GK Chesterton: Well, one’s stock always declines somewhat when stone cold. But I’m flattered to see that, almost a century after the publication of my most significant works, I’m recognised as being prophetic: I diagnosed the malaise of postmodernism before the term was coined. People always said I was behind the times, a throwback; they’re now recognising that a traditionalist is always ahead of his era. There are dozens of Chesterton societies around the world. No self-respecting American campus is without one. Even in Italy and Russia there are societies dedicated to the study of my work. Two magazines are published in my memory: the Chesterton Review and Gilbert! Then there’s a thing called a “blog,” which purports to be written by myself.
TJ: You’ve been compared to a man you censured, Oscar Wilde, because you’re so quotable. But the criticism usually levelled at your writing is that it was flippant, almost facetious. What do you say to that?
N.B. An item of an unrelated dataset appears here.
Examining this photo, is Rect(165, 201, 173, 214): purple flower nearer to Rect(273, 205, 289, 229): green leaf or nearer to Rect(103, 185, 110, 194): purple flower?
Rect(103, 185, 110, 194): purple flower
GKC: In reply, let me quote a line I wrote decades before Tony Blair came grinning into view. It’s from one of my Father Brown books: “People like frequent laughter, but I don’t think they like a permanent smile. Cheerfulness without humour is a very trying thing.” The point about humour is that for effect it must be surrounded by sobriety. For levity to work it requires the contrast of gravitas. Humour is a serious business. Without surrounding solemnity it does, as you say, become flippancy. Possibly the people, especially journalists, who quote me for light relief may think me facetious, but that is because they don’t engage with the most important part of my thought, which is a defence of the Christian faith. My reputation dipped not because of a few good jokes, but because, on the contrary, I was thought all too serious. You dippy postmoderns love frivolity, hence you love Wilde and publish tomes on ephemera. Everything is a joke, all is reduced to a demented triviality. Had I been only frivolous, I would be a postmodern icon. Actually, my humour was disparaged because the laughter it produced was the gleeful endorsement of a noble religion which most of you in the…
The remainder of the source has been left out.